# Spatial questions linked to images
────

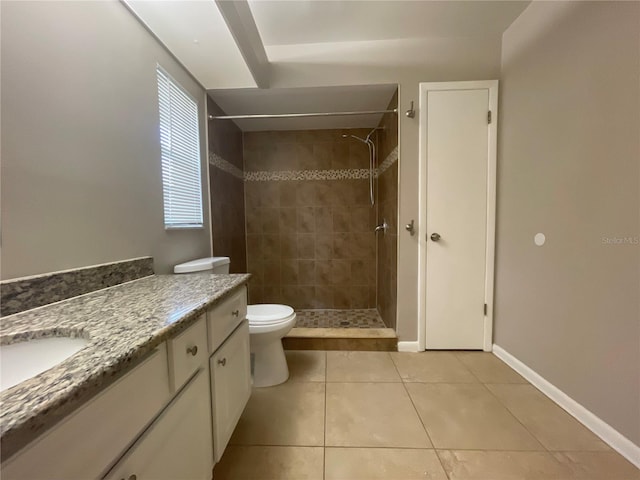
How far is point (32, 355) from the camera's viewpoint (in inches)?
26.3

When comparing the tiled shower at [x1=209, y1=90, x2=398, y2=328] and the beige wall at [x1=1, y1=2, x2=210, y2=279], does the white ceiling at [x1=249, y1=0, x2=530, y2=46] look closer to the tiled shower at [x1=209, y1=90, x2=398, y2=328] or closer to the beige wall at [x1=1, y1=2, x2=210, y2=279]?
the beige wall at [x1=1, y1=2, x2=210, y2=279]

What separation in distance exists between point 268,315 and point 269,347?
21cm

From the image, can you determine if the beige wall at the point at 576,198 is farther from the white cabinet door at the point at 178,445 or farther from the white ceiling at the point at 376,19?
the white cabinet door at the point at 178,445

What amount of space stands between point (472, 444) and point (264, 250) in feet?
8.41

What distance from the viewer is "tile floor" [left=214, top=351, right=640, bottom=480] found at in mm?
1113

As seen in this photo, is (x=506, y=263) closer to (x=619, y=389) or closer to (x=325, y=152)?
(x=619, y=389)

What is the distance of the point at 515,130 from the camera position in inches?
70.8

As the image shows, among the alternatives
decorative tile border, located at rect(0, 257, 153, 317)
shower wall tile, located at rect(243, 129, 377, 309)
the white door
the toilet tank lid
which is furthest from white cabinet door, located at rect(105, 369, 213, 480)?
shower wall tile, located at rect(243, 129, 377, 309)

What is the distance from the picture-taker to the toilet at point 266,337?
1.62 meters

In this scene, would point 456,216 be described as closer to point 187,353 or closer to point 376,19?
point 376,19

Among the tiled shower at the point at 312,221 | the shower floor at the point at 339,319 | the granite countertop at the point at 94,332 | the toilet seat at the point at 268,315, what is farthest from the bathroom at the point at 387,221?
the tiled shower at the point at 312,221

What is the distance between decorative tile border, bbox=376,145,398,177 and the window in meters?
1.55

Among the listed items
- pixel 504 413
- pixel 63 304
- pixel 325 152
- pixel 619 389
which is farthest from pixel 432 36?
pixel 63 304

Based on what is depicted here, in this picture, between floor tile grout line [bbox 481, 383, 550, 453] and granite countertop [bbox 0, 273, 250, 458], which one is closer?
granite countertop [bbox 0, 273, 250, 458]
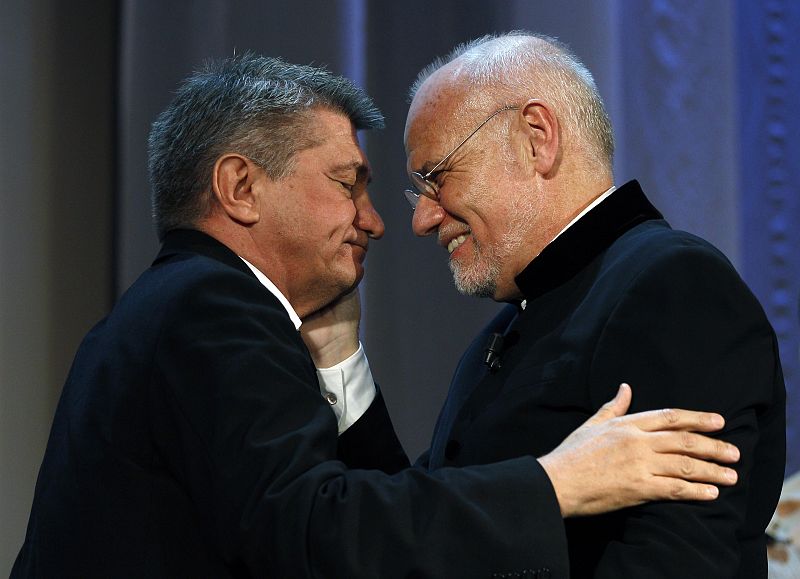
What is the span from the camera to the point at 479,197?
5.66 feet

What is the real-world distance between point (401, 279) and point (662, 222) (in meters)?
1.19

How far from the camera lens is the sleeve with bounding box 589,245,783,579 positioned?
1224 millimetres

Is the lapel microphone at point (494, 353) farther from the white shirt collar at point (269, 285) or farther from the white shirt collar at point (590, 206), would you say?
the white shirt collar at point (269, 285)

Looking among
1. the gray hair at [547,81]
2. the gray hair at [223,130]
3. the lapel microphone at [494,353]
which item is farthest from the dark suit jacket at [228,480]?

────

# Written exercise
Pull out, word for word, the stretch of entries from the line containing "As the image shows, among the alternatives" through the last entry, leaving out the pictures.

# Task output
As the image shows, among the alternatives
decorative tile border, located at rect(0, 257, 153, 317)
shower wall tile, located at rect(243, 129, 377, 309)
the white door
the toilet tank lid
which is furthest from white cabinet door, located at rect(105, 369, 213, 480)?
shower wall tile, located at rect(243, 129, 377, 309)

What is the distance from the picture-taker to the toilet at point 266,337?
1.62 meters

In this scene, would point 456,216 be described as closer to point 187,353 or closer to point 376,19?
point 376,19

Among the tiled shower at the point at 312,221 | the shower floor at the point at 339,319 | the granite countertop at the point at 94,332 | the toilet seat at the point at 268,315, what is farthest from the bathroom at the point at 387,221?
the tiled shower at the point at 312,221

What is the distance between decorative tile border, bbox=376,145,398,177 and the window in meters?
1.55

Among the listed items
- pixel 504 413
- pixel 63 304
- pixel 325 152
- pixel 619 389
which is farthest from pixel 432 36?
pixel 63 304

Based on what is depicted here, in this picture, between floor tile grout line [bbox 481, 383, 550, 453] and granite countertop [bbox 0, 273, 250, 458], which one is closer?
granite countertop [bbox 0, 273, 250, 458]
What is the span from the camera to the point at 479,197?
5.66 feet

What is the real-world distance between point (401, 279) and point (662, 222) (in meters)?
1.19

How far from the camera lens is the sleeve with bounding box 589,245,783,579 positioned?
1224 millimetres

Is the lapel microphone at point (494, 353) farther from the white shirt collar at point (269, 285) or farther from the white shirt collar at point (590, 206), would you say?
the white shirt collar at point (269, 285)

Looking among
1. the gray hair at [547,81]
2. the gray hair at [223,130]
3. the lapel microphone at [494,353]
which item is farthest from the dark suit jacket at [228,480]?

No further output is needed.